1. This series is open to everyone who wants to truly learn and create positive dialogue that will help us educate our children on all -isms.

2. Comments will be disabled on blog posts to insure that people are not able to hide behind “anonymous” screen names. If you want to participate in the conversation, there will be a pinned thread on the Mamademics FB page each week for dialogue.

3. Comments that are blatantly rude or condescending will be removed and the poster may be blocked from leaving comments in the future.

4. Belittling of commenters will not be tolerated. We are all sharing personal experiences and they shouldn’t be invalidated in anyway.

5. That being said I encourage everyone to challenge themselves to move beyond your personal experience and ask yourself if this is something that happened due to one individual/group of people or because of a larger institution/system of oppression.

6. This one is just a suggestion, but if you’re not going to blog along with me I encourage you to purchase a journal, so you can keep track of your ideas.

I spent a lot of time trying to decide where to start with the series. It was clear to me that we needed to start with ourselves as individuals, since we’re the ones educating our children, but where? After some thought, I decided a good place to start would be with our own prejudices and where they come from, so I’m going to share the moment I realized I held a prejudice and how it pushed me to become a social justice advocate.
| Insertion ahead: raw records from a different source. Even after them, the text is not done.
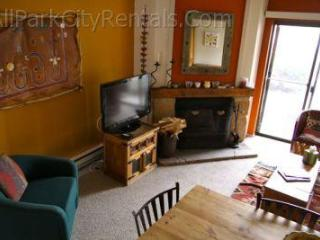 Park City cozy condo Sn109 across from 3 ski lifts - Park City vacation rentals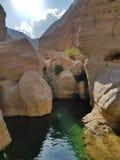 Белый каньон камней со свежей водой стоковое изображение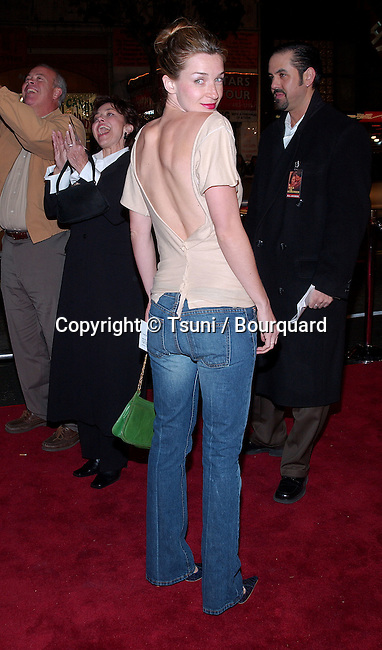 Ever Carradine arriving at the premiere of A Walk to Remember at the Chinese Theatre in Los Angeles. January 23, 2002.CarradineEver11.JPG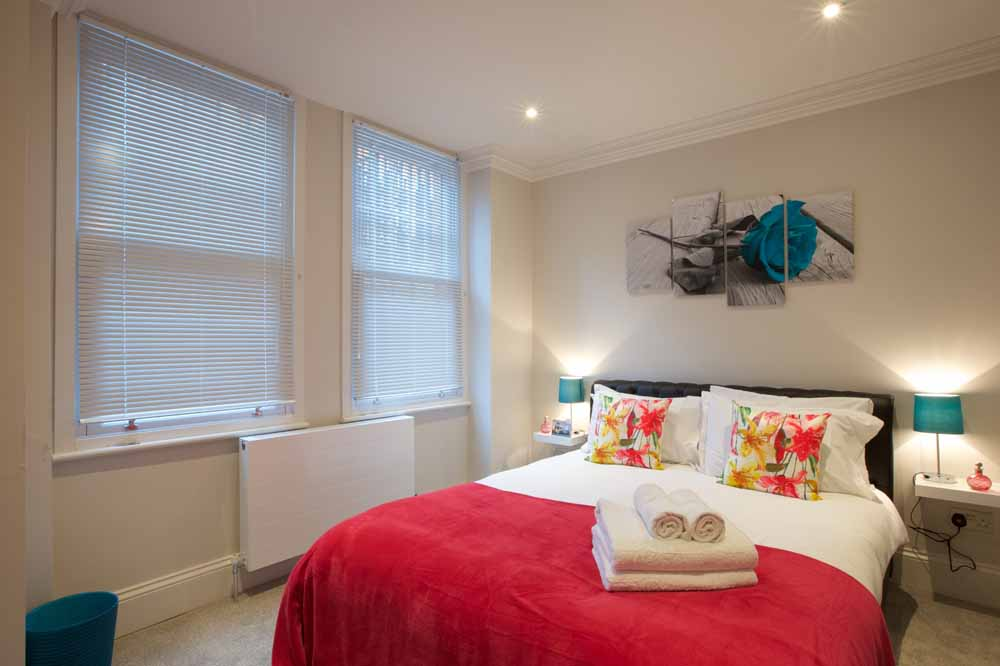 Barons Court Apartments - Bedroom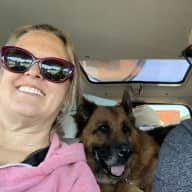 Profile image for pet sitters Dianne & Dan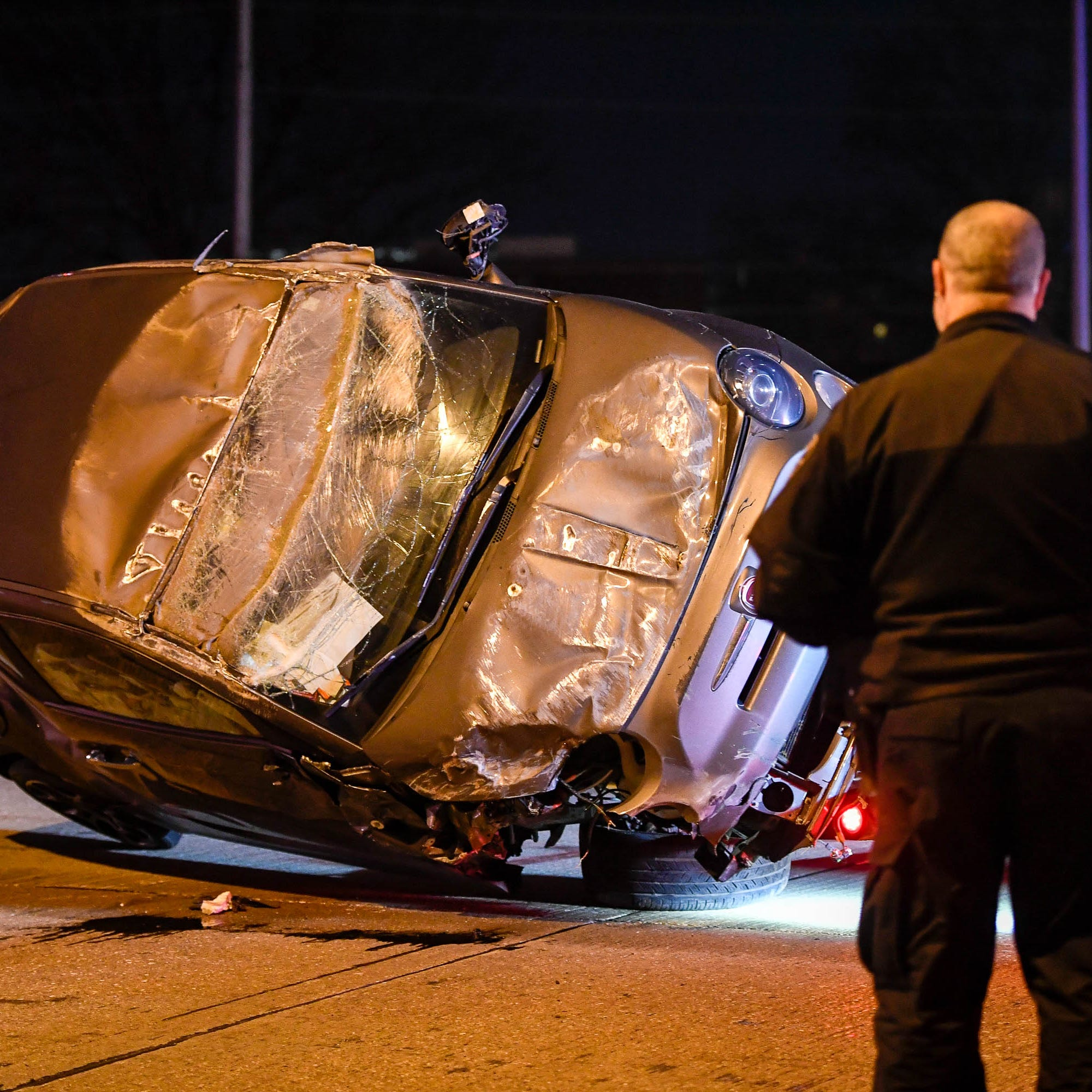 Lloyd Expressway reopened after crash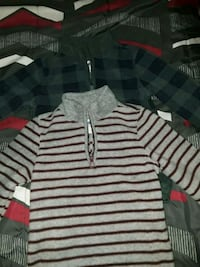 Old navy fleeced size 5T both Chattanooga, 37416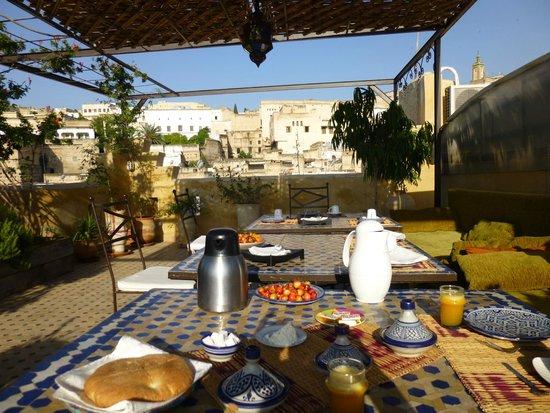 Riad Laayoun: 屋上で朝ご飯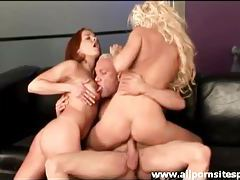 Redhead and blonde sluts sharing one fat cock tubes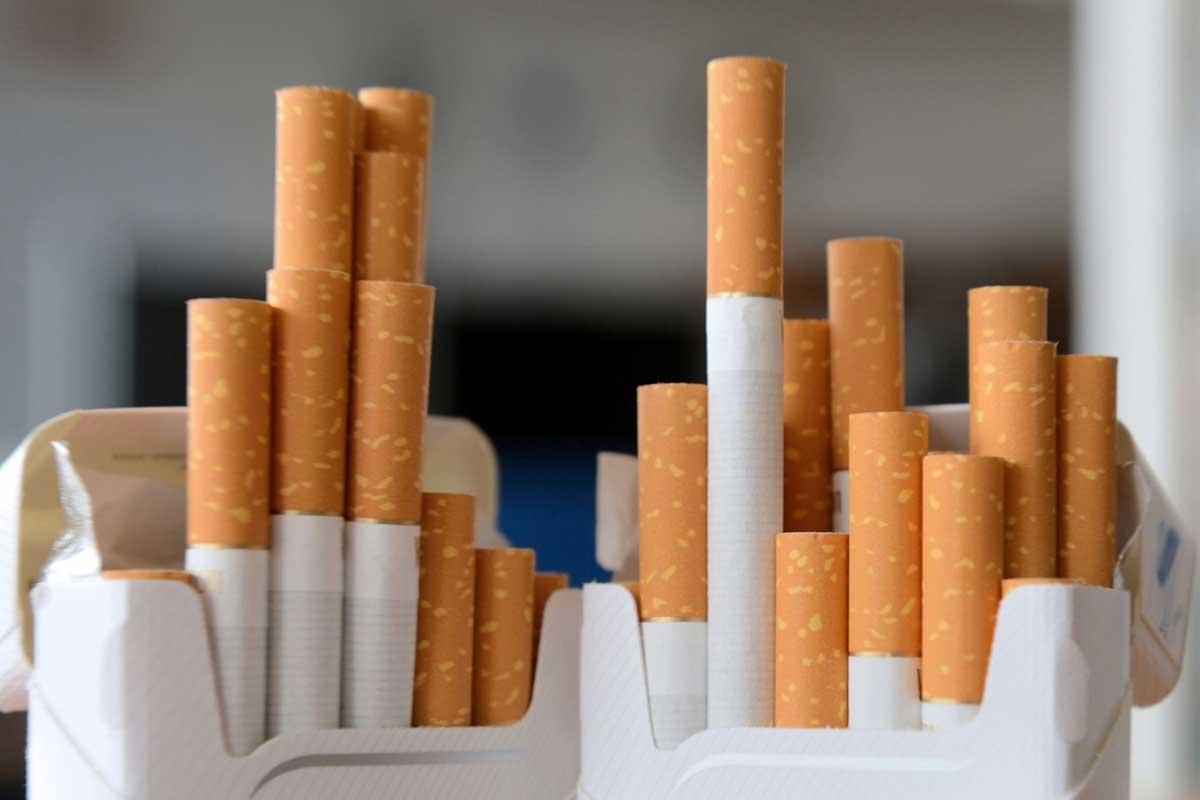 В Дубай можно завезти сигареты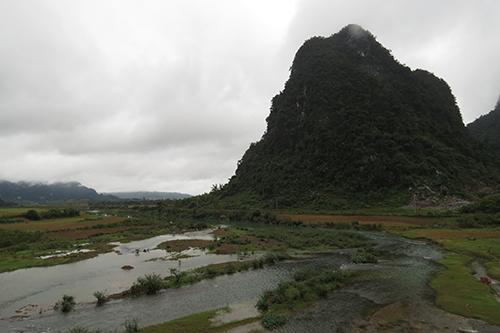 Hàng trăm người của đoàn làm phim King Kong đến Phong Nha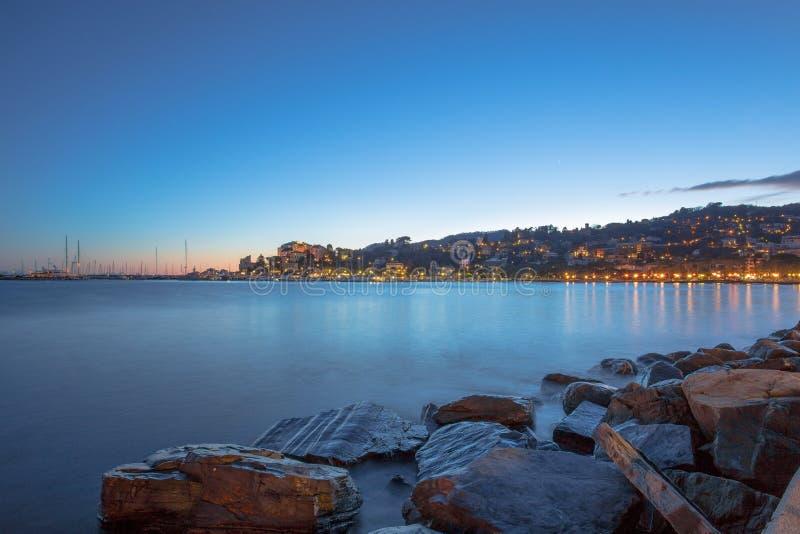 Rapallo kust vid natt, Genoa Genova, Italien arkivfoton
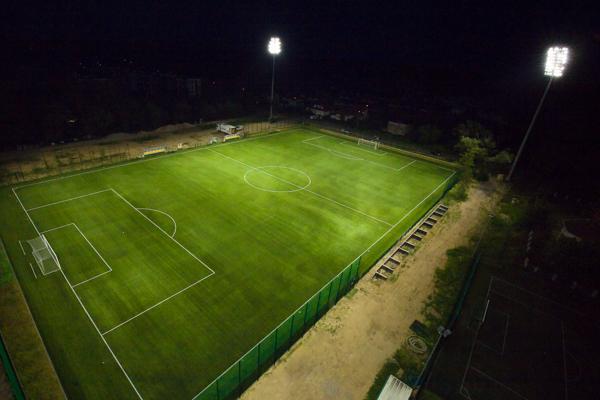 Boisko piłkarskie w Łomiankach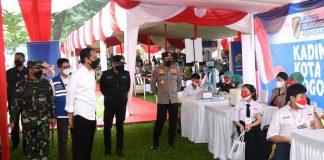 Presiden Jokowi, Vaksinasi Pelajar, Kebun Raya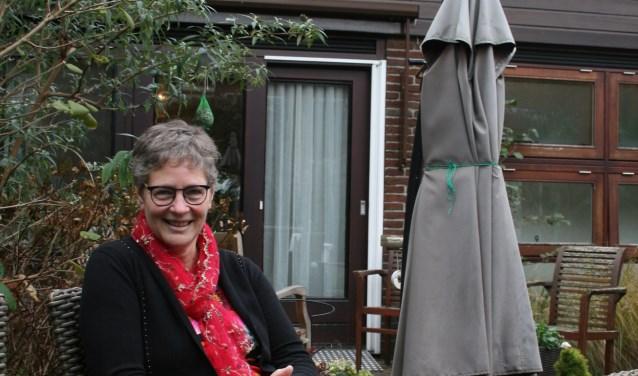 """Els Driessen is vrijwilliger bij tichting hospicegroep Alphen aan den Rijn/Nieuwkoop. """"Soms leidt een kort praatje tot diepgaande gesprekken. En dat vind ik uiteindelijk het mooiste."""" Foto's: Esmeralda Wijbrands"""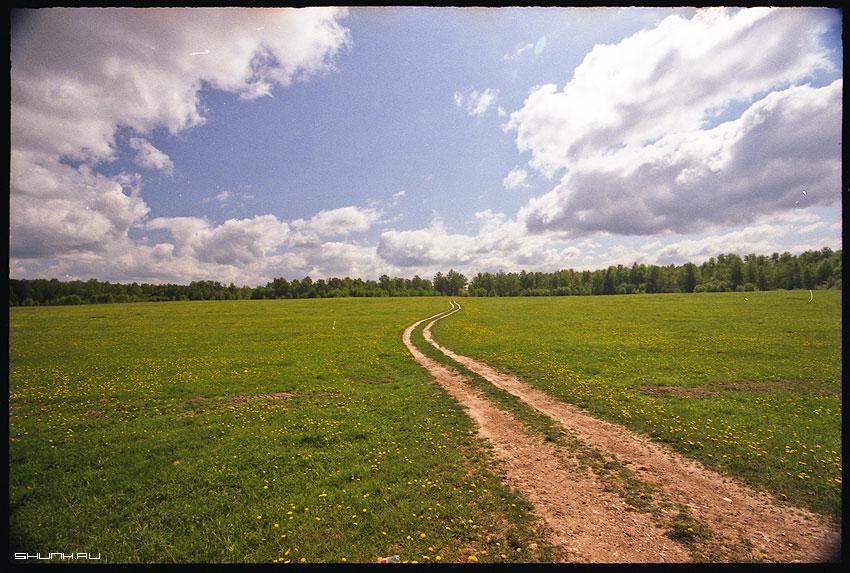 Проселочная дорога - пленка 17-40 superia деревня дорога лес небо фото фотосайт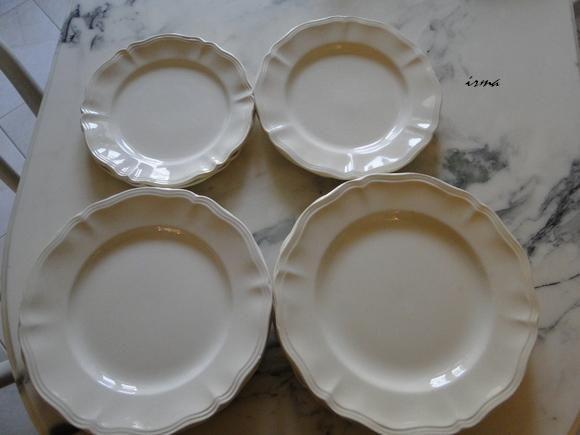 assiettes de différentes tailles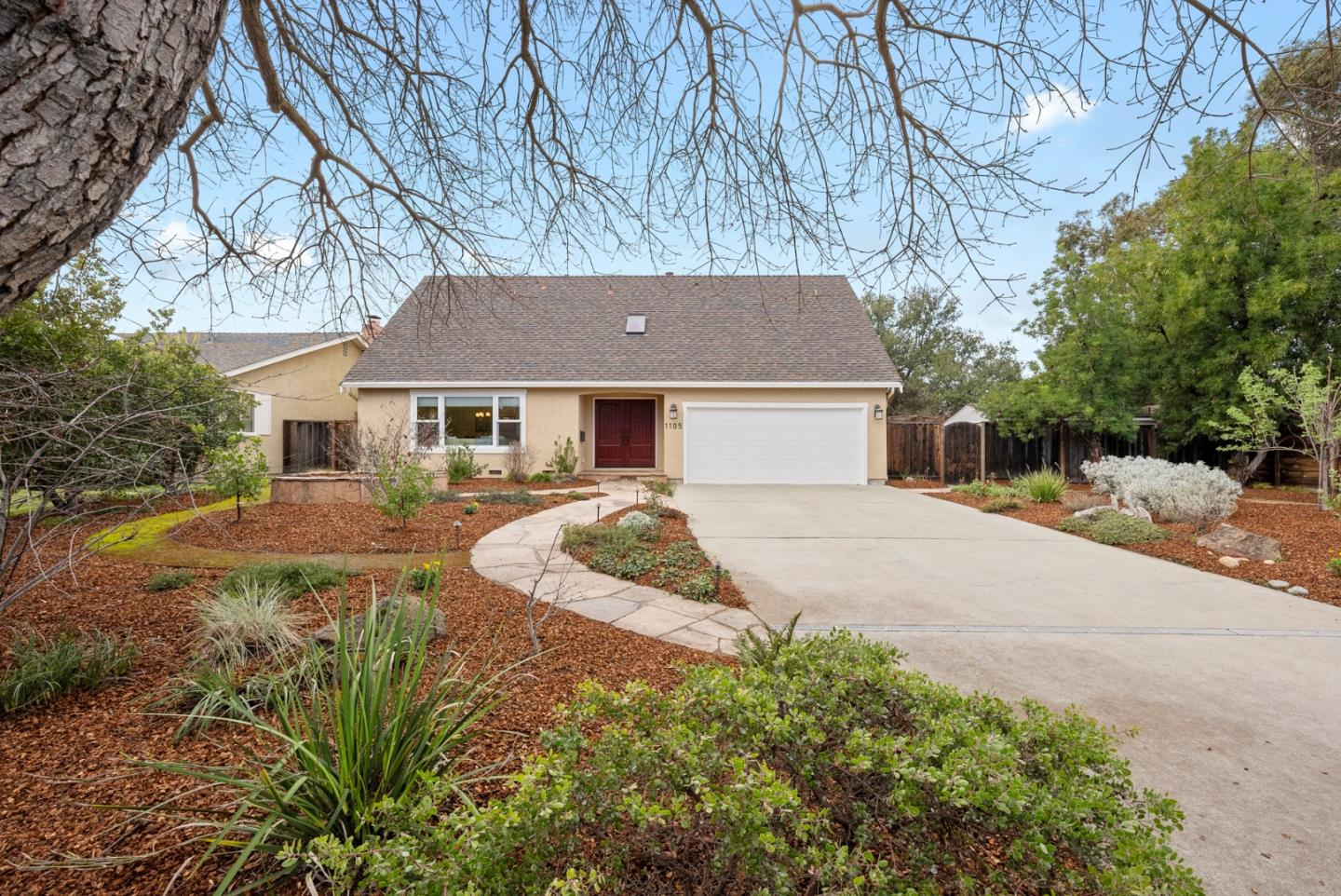 Detail Gallery Image 1 of 33 For 1105 Remington Ct, Sunnyvale,  CA 94087 - 4 Beds | 2/1 Baths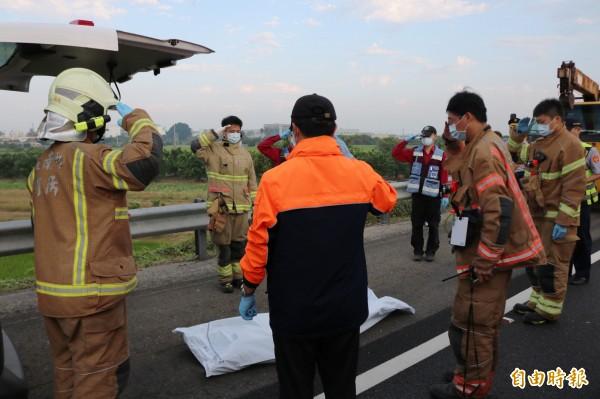 消防隊員將2警遺體送上救護車時大喊:「學長,任務結束」。(記者萬于甄攝)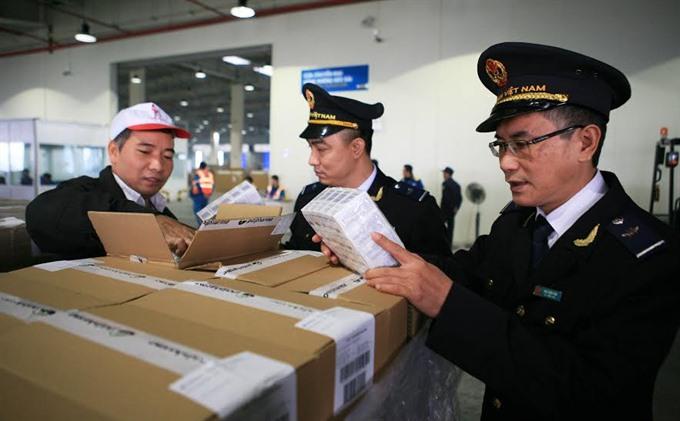 Thủ tục hải quan điện tử đăng ký, sửa đổi, bổ sung các danh mục sản phẩm xuất khẩu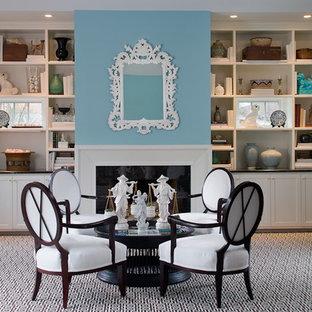 Idéer för att renovera ett mellanstort vintage separat vardagsrum, med ett finrum, blå väggar, heltäckningsmatta, en standard öppen spis, en spiselkrans i trä och grönt golv
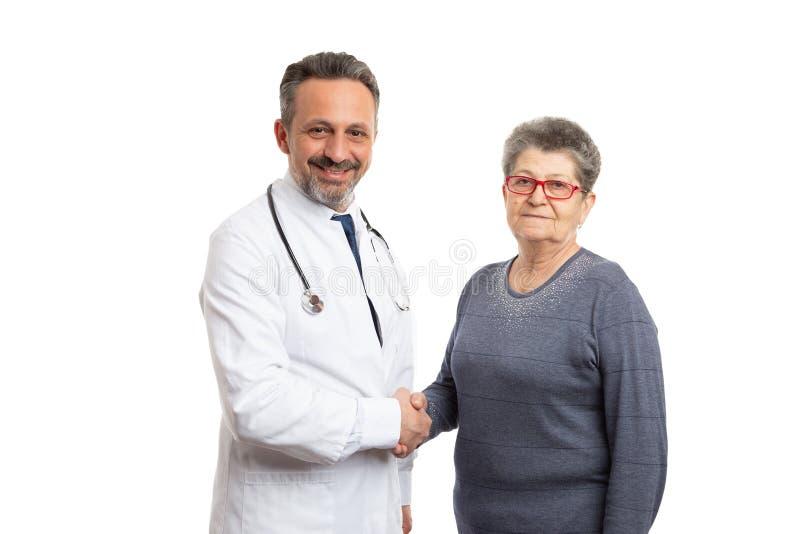 Doutor e paciente que agitam as m?os imagem de stock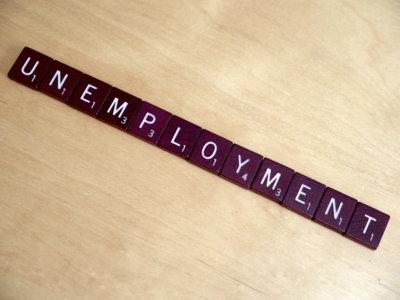 La legislatura acaba con menos paro, pero también con menos empleo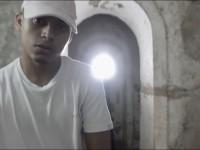 """O rapper Doiston em cena do videoclipe de """"Deuses Negros"""", gravado em área de senzalas em Redenção e do qual Nego Gallo participa (Imagem: Artur Luz e Txai Nunes)"""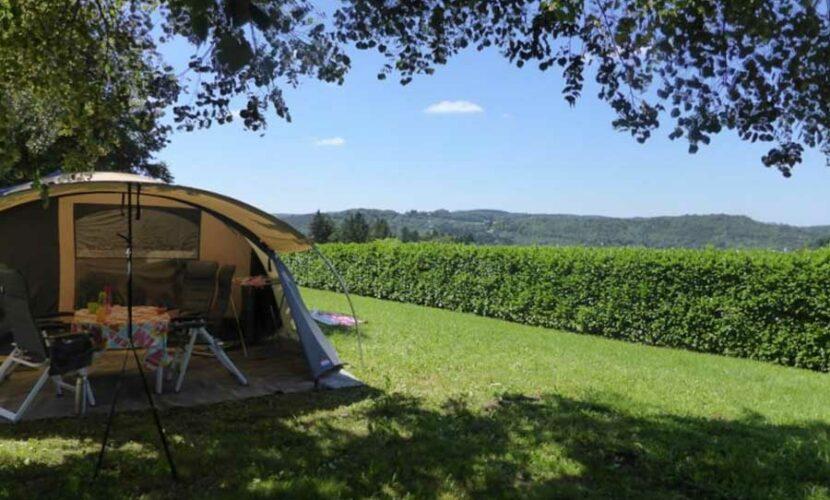 Vue de face d'une tente sur un emplacement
Prejudice can be defined as a unfavorable feeling or opinion because of race, religion, sex, etc.

When I was 20 or 21, I attended a leadership retreat for all campus leaders at my undergraduate institution. At the time, I was an executive board member  of the Christian  sorority on campus. During the retreat, we participated in a lot of different exercises that were meant to not only teach leadership skills, but to also help create community. It was during one of these activities when I first realized I was prejudice.

I can’t remember the name of activity, so I’ll call it “Step Over the Line.” During this activity, the facilitator would say a statement and depending on your beliefs you would step over the line or stay where you were. I did not have any trouble until the facilitator said something like “Cross over the line if you believe homosexuality is a sin and gay people are going to hell.”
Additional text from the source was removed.